Taghi Asgari

Sport
- Sport: Diving

Medal record
Men's diving
Representing Iran
Asian Games
| Silver medal – second place | 1951 New Delhi | 10 m platform |
| Bronze medal – third place | 1951 New Delhi | 3 m springboard |

= Taghi Asgari =

Iranian diver

Taghi Asgari also spelt as Taghi Askari is an Iranian diver. He rose to prominence and limelight, garnering huge widespread media attention for his age-defying exhibition dive at the age of 100 years during the 2024 World Aquatics Championships and for taking part as the oldest competitor at the 2024 World Aquatics Masters Championships.

== Biography ==
Asgari has actively engaged in diving since his teenage years. He first witnessed diving at a swimming pool near his childhood home in Iran, where other children were apparently somersaulting into the water. He then began to learn to swim and jump into the water. For him, it was the turning point in his life, and the moment became the tip of the iceberg as far as he was concerned, which apparently turned out to be a source of inspiration and sparked a lifelong love of diving in him.

== Career ==
Asgari made his Asian Games debut in the inaugural edition of the multi-sport event in 1951 which was held in New Delhi and he competed in the men's diving competitions. Representing Iran at the 1951 Asian Games, he had a memorable Asian Games debut as he went onto claim a silver and a bronze medal in the men's diving competitions. His silver medal performance came in the Men's 10 m platform event and his bronze medal achievement came in the Men's 3 m springboard event. Surprisingly, only two nations including hosts India and Iran entered the diving competitions during the 1951 Asian Games.

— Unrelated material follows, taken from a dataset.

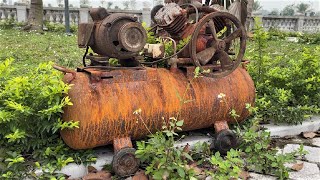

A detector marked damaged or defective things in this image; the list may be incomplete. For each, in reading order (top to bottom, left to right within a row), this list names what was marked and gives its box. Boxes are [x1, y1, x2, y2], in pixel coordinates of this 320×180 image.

rusty air compressor [54, 2, 255, 177]
rusted metal surface [60, 66, 255, 149]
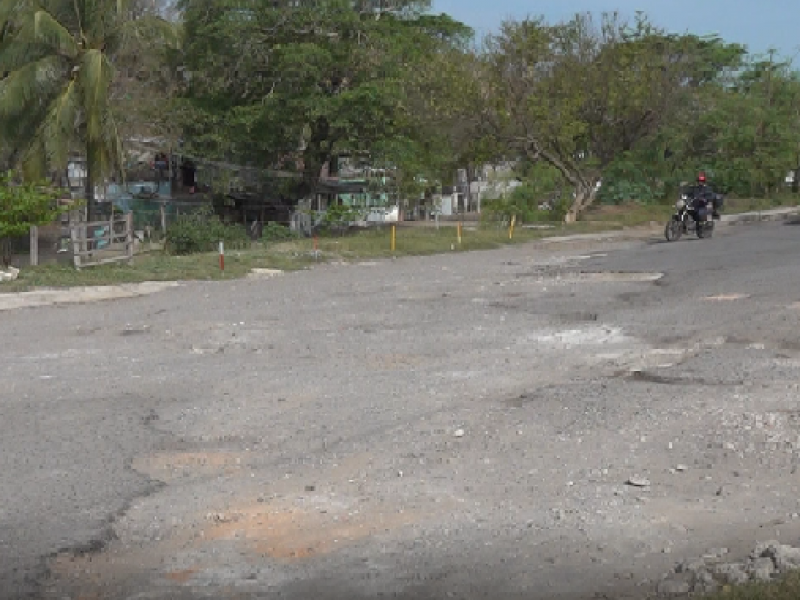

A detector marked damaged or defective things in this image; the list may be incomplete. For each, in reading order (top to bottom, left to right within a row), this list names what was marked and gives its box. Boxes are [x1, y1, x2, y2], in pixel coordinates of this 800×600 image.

cracked asphalt [1, 221, 800, 600]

In an exclusive interview with World Aquatics, he insisted that he had decided to bid adieu to the sport of diving in 1983 at the age of 41, when he signed off with a gold medal as the national champion at the 1983 Iranian National Diving Championships. He confirmed to the World Aquatics that he will be returning to the sport after a long hiatus (60 years) and revealed his keen interest to take part at the 2024 World Aquatics Masters Championships. He was the center of attention and received substantial significant media coverage during the course of the 2024 World Aquatics Masters Championships, as he defied the odds and broke the stereotypes pertaining to the age factor by participating in the World Aquatics Masters Championships at the age of 100, to become the oldest competitor in the history of the competition. He stood on the springboard and dived into the waters to perform a one metre dive and he was honored with a gold medal which was presented by the World Aquatics President Husain Al-Musallam. At least, two weeks prior to the scheduled 2024 World Aquatics Masters Championships, he also performed an exhibition drive during the 2024 World Aquatics Championships. He was also overwhelmed with a lot of crowd support cheering for him after performing an exhibition dive during the 2024 World Aquatics Championships, and he broke down with tears in an emotional manner after having made a comeback to the sport, which he pursued during his teenage years.